Los mechones de adelante ya están lacios como una seda, pero queda lo de atrás y su cuello comienza a debilitarse, como queriendo darse por vencido, como cansado de tironear y ser soltado cada vez que el peine y la mano sudada deciden tomar un descanso sin aviso. ¿Quién la mandó a secarse el pelo al viento, quién? Pero eso no es lo que más le da bronca, le comienza a molestar la idea de que no están para ayudarla. En fin, el cuello no quiere colaborar, se declaró en huelga, se cae, se vuelve cada vez más torpe. Eso sí, ahora se le arma la podrida al holgazán brazo izquierdo: para peinar los mechones de atrás debía permanecer con el codo hacia arriba y con los dedos sujetando fuerte cada mechón hasta que la mano derecha terminara con los nudos. Pero se le está yendo la mano, sujeta con tanta fuerza un gran mechón de pelo que obliga a mover la cabeza hacia atrás, que ella piense por qué tantos nudos y tanta soledad, que sus pies decidan dar la vuelta para mirarse en el espejo, y que tropiece con la alfombra. Sentada en el suelo y por segunda vez, retoma la tarea. El peine mojado de sudor se había desplomado lejos, por eso, y a pesar de su competencia constante, las dos manos terminan con desgano pero con eficacia la erradicación de nudos rebeldes.

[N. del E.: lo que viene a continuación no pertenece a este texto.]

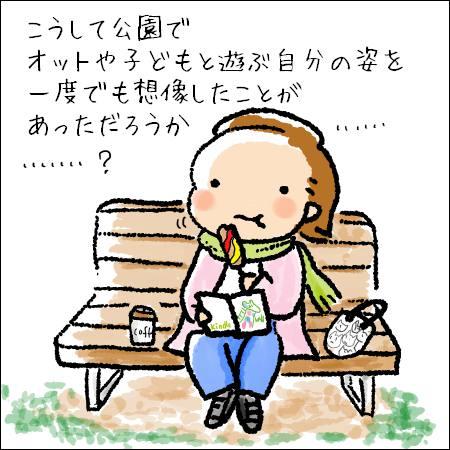 f:id:guchi35sai:20170415163835j:plain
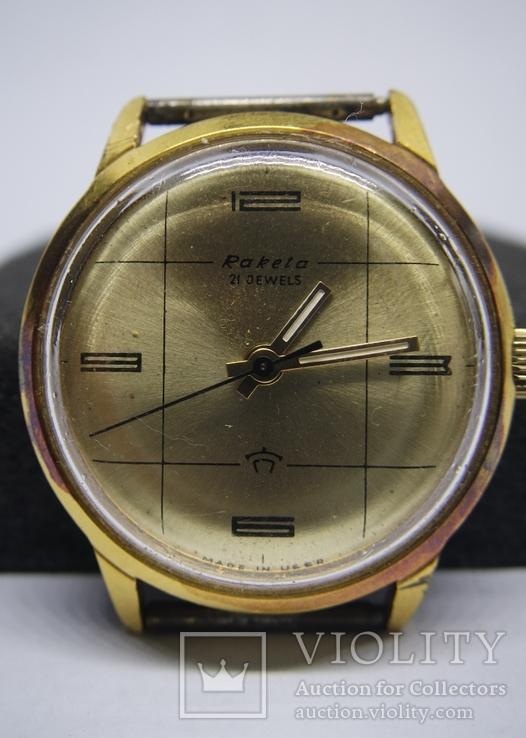 Часы Ракета Аu20, 21 камень (на ходу)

En este momento queda lo más divertido y ya se le ve la sonrisa en la cara. Prepara con sus escasos deditos primero dos y después tres tirantes mechones de pelo justo arriba de la frente. Los derechos agarran como una pinza dos y los holgazanes izquierdos solo uno, y así comienza: el mechón izquierdo sobre el derecho, movimiento de muñeca derecha y ahora derecho sobre izquierdo. Pero justo cuando va a agregar otro manojo de pelo, porque no nos olvidemos, es una trenza cocida, se da cuenta de que sus dedos habían quedado atrapados en las redes de la trenza y jugaban a la escondida entre rendija y rendija, pero a sus brazos no le hace ninguna gracia. Justamente necesita bajarlos porque hay una cosquillita de dolor. El gran problema es que si hace eso pierde lo que ya logró. Pero los dedos parecen no hacer caso a este asunto y siguen su fiesta entre el pelo que ahora patina y por qué la dejaron tan sola en este momento. Con gran delicadeza, a la vez decisión y sacando un poco la lengua logra dejar que su brazo izquierdo se desplome como una bolsa de papas, mientras la mano derecha, que ya no sudaba pero temblaba, no de miedo, ni de frío, sino de dolor, intenta que la trenza siga en su lugar. Ya está subiendo nuevamente el brazo izquierdo y sigue con la tarea, superpone mechón sobre mechón, casi de memoria: izquierdo sobre derecho, movimiento de muñeca derecha y derecho sobre izquierdo, dedos rebeldes entrelazados, descanso de brazo izquierdo y seguimos. Se saltan algunos puntos, se distrae en algunos pasos, se cansa el brazo derecho pero llega al final del cabello. Ahora sí la sonrisa es plena, coloca las puntas dentro del lazo, da una, dos, tres vueltas y ¡de nuevo un dedo caprichoso! Quedó atascado adentro del lazo, este obviamente que tampoco tiene mucha intención de dejar a su presa. El dedo está colorado de que no pase la circulación. ¡Es lo único que le faltaba! ¡Un lazo asesino de dedos! Forcejea, sin hacer mucha fuerza, tironea, piensa la forma de desatarlo, el cuello no quiere seguir, la mano izquierda se rebeló al parecer para siempre y por qué la dejaron tan sola justo en este momento. Solo le queda darse vuelta. El espejo refleja lo que para ella es el peinado más perfecto, y qué importa que la habían dejado sola, y qué importa el dedo atascado. Es en este momento cuando su sonrisa es plena de verdad, cuando el mal humor se convierte en carcajada, cuando por fin sola decide que es divertido estar enredada.